SHORT EXERCISE: How many lines in the entries below contain the word "camera"? Reply with the number alone.

DATA EXTRACT:
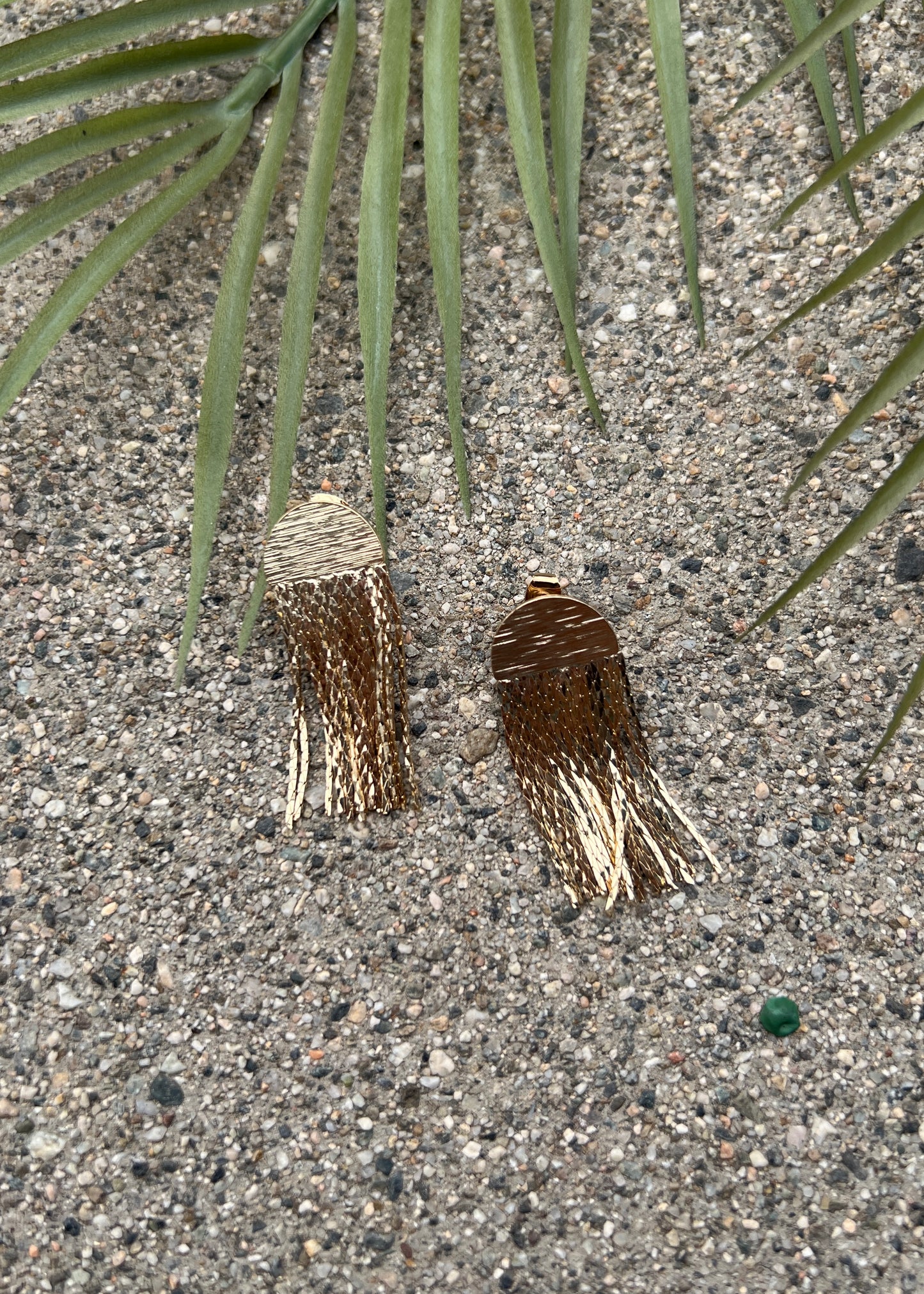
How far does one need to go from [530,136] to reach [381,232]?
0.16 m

...

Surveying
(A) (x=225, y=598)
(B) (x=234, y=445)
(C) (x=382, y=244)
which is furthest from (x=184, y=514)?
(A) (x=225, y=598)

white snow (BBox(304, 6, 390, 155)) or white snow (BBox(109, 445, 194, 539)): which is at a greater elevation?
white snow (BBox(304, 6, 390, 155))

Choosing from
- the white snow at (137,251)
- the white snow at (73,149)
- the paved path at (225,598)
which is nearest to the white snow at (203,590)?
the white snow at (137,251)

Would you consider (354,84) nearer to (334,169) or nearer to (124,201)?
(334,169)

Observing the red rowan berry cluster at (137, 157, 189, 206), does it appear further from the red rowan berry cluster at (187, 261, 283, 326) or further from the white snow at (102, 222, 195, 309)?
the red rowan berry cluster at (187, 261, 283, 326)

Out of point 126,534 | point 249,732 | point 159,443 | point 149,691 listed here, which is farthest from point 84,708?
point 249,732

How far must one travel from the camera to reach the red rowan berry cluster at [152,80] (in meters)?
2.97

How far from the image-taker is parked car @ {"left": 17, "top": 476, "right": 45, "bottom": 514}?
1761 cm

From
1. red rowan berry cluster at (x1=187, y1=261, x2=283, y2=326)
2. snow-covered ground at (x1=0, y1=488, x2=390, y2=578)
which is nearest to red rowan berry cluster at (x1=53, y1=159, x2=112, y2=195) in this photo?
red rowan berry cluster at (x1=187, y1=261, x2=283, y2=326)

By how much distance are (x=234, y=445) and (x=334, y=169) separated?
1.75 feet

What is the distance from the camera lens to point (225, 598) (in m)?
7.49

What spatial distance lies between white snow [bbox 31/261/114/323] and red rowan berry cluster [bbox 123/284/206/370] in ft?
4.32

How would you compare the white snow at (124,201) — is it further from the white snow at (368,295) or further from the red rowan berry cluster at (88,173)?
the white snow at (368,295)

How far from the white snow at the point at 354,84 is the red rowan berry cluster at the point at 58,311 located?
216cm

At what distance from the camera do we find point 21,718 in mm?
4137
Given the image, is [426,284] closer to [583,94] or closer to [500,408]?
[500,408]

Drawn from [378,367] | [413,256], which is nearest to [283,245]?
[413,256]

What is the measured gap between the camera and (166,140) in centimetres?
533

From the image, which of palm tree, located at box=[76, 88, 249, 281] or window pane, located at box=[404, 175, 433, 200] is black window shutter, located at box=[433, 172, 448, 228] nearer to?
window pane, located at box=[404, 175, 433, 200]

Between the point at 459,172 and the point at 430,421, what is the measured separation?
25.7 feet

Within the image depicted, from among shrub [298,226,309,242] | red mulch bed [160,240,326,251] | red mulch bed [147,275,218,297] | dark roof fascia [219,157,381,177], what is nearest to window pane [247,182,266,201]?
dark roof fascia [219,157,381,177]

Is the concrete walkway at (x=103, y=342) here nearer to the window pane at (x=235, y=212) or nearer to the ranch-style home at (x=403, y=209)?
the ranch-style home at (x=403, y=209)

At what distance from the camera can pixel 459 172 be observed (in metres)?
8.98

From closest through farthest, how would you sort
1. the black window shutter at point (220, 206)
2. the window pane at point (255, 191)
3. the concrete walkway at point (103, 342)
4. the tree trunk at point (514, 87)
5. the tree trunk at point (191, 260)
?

EXERCISE OUTPUT: 5